SOURCE MATERIAL —
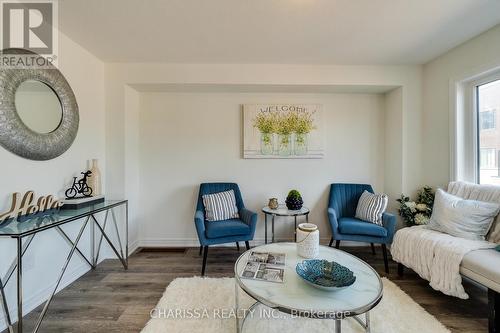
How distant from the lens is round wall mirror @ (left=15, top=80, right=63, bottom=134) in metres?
1.80

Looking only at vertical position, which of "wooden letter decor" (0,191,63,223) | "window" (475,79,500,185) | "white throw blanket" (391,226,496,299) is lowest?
"white throw blanket" (391,226,496,299)

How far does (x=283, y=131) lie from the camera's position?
321cm

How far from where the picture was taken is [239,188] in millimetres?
3232

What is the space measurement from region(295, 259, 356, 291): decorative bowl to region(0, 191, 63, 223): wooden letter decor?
206 cm

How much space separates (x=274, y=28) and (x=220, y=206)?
80.4 inches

TASK PROMPT —
Return every row above verbatim, leaving out the pictures.

ANSWER TO THE PROBLEM —
How distant from the lens is round wall mirror @ (left=15, top=80, right=63, bottom=134) in metres?
1.80

Looking only at vertical position, which of "wooden letter decor" (0,191,63,223) | "window" (475,79,500,185) | "white throw blanket" (391,226,496,299) is lowest?
"white throw blanket" (391,226,496,299)

How far does (x=283, y=131) lie from the camera's position?
321cm

How far from where the picture was taken is [239,188] in millimetres?
3232

What is the space measurement from region(295, 259, 356, 291): decorative bowl to region(0, 191, 63, 223): wooden letter decor?
206 cm

How much space separates (x=274, y=28) and (x=220, y=206)?
80.4 inches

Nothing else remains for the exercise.